+++ Excerpt +++

Bridging Disciplinary Boundaries (January 11 - 14, 2007)


Pacific L (Hyatt Regency San Francisco)

Social Support and Treatment Outcome among Women with Co-Occurring Disorders Who Are Trauma Survivors

Andrea Savage, PhD, Hunter College.

Purpose: Mental health treatment often strives to optimize treatment success by assisting women to repair key relationships and build supportive network ties. Conversely, substance abuse treatment, particularly residential treatment, often seeks to cut clients' ties to past associates and encourages them to build new, non-drug using networks. This study examines changes in the social support networks of women with co-occurring disorders and assesses the relationship of social support and treatment outcome for a year post residential treatment entry. It is hypothesized that larger social networks and greater perceived material and emotional support at baseline and subsequent time points will be associated with positive outcome.

Method: The data was collected as part of the SAMHSA Women Co-Occurring Disorders and Violence Study, a cross-site study to test the impact of integrated trauma informed approaches on women with the triple troubles of psychiatric disorders, substance abuse and a history of trauma. This study includes data from a sample of 173 women in NYC. A modified version of the Social Network Social Support Interview (El Bassel et al, 1998) was administered at baseline, and at 3, 6, 9 and 12 months post baseline. Outcome measures including psychiatric symptom distress, trauma symptom distress and substance use severity were gathered at baseline, 6 and 12 months. Bivariate analysis was used to assess changes over time in network properties as well as the impact of social support.

Results: Support networks were initially small and did change during the year, with significant growth in network size from baseline (mean=1.9657) to three months (mean=2.400 t=-2.904, p=.004) and subsequent shrinking from 3 months to 6 months (t=3.640, p=.001). Treatment outcomes are not related to network size or perceived support at baseline or at subsequent time points as assessed via correlation coefficients (raw symptom scores). Further analysis examining patterns of symptoms worsening, remaining the same, and improving for all four measures showed worsening of drug use from baseline to 12 months associated with larger network size (Χ=28.483, df=12, p=.005).

Implications: Though practice wisdom lauds social support as an important ingredient for maintaining well-being and stability, the data presented here suggests social support is not a significant positive contributor to treatment success in residential settings for trauma survivors with dual diagnosis. Family and friends may provide support along with memories of past shared victimization and/or they may be perpetrators of the client's abuse. Practitioners should carefully assess a client's social support network at key intervals during her treatment career to assess the evolution of the support network and to probe more deeply on both the supports and strains the social support network creates for the client. The data suggests we need to be far more cautious in our expectations for network interventions with these vulnerable women.

+++

▸ **What you will do**:
[A] In the abstract on social support among women with co-occurring disorders, how many women in NYC were in the study sample?
[B] According to the abstract on social support among women with co-occurring disorders, at which time points was the modified Social Network Social Support Interview administered? List every one.
[C] Reproduce the passage of the abstract on social support among women with co-occurring disorders starting at "Bridging Disciplinary Boundaries" and ending at "PhD, Hunter College.".

+++ Exercise data +++

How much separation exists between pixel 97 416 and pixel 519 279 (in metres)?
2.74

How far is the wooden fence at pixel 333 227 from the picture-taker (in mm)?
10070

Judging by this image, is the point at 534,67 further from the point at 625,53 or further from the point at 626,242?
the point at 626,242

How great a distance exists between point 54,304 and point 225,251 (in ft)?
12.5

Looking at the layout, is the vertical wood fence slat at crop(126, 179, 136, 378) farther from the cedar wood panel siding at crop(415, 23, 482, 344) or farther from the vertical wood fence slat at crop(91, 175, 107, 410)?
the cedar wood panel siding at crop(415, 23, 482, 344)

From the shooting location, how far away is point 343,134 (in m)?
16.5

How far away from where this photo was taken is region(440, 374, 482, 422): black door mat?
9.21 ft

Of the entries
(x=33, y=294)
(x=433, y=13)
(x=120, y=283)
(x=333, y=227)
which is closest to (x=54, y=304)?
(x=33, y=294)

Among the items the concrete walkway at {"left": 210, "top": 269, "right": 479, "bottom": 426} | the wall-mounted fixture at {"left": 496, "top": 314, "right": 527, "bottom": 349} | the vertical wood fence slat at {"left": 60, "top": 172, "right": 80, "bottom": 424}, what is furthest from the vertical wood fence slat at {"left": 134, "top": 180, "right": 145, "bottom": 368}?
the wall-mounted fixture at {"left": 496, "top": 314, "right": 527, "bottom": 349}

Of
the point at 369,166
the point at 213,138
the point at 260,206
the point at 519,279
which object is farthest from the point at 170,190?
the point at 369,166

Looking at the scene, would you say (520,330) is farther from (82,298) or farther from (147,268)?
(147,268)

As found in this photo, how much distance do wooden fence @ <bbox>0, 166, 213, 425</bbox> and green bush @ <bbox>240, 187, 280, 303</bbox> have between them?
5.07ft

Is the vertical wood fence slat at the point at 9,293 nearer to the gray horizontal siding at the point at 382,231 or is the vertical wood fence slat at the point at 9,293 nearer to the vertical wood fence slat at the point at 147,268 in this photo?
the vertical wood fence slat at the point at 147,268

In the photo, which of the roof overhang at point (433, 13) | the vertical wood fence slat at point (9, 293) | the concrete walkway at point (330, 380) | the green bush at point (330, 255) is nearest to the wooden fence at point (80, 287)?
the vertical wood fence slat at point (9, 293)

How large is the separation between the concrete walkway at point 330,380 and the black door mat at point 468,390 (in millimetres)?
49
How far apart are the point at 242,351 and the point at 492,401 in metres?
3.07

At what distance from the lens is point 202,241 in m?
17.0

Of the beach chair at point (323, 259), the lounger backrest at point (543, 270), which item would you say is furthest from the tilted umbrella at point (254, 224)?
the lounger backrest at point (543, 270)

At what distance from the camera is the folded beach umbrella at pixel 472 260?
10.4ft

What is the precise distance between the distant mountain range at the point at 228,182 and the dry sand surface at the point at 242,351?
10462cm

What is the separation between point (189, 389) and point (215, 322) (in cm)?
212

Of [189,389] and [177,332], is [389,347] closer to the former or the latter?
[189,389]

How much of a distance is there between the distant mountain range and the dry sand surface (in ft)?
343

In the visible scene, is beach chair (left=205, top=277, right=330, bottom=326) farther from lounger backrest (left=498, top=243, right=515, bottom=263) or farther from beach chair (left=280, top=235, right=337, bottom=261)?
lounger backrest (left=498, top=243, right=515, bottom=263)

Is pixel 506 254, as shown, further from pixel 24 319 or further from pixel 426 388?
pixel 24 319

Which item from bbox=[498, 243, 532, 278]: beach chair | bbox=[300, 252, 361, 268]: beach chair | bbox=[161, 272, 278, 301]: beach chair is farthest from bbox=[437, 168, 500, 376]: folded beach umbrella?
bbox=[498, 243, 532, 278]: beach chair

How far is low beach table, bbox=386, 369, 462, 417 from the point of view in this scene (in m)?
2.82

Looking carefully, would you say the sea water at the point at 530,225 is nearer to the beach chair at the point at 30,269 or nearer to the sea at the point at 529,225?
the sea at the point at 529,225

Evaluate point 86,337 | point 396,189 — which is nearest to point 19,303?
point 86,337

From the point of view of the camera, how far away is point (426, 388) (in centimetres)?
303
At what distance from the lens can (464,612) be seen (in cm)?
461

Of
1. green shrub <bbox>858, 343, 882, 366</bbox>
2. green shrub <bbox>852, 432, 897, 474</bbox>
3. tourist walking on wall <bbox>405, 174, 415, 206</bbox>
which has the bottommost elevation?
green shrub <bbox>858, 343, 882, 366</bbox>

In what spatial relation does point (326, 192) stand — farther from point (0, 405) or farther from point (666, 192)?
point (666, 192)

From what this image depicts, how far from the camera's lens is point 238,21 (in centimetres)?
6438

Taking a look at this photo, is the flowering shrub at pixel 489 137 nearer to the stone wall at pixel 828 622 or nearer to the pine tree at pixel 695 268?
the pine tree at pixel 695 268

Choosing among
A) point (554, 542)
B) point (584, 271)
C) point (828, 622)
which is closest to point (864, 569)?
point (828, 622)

+++

▸ **Answers to each task**:
[A] 173 women.

[B]
- At baseline
- At 3 months post baseline
- At 6 months post baseline
- At 9 months post baseline
- At 12 months post baseline

[C]
Bridging Disciplinary Boundaries (January 11 - 14, 2007)


Pacific L (Hyatt Regency San Francisco)

Social Support and Treatment Outcome among Women with Co-Occurring Disorders Who Are Trauma Survivors

Andrea Savage, PhD, Hunter College.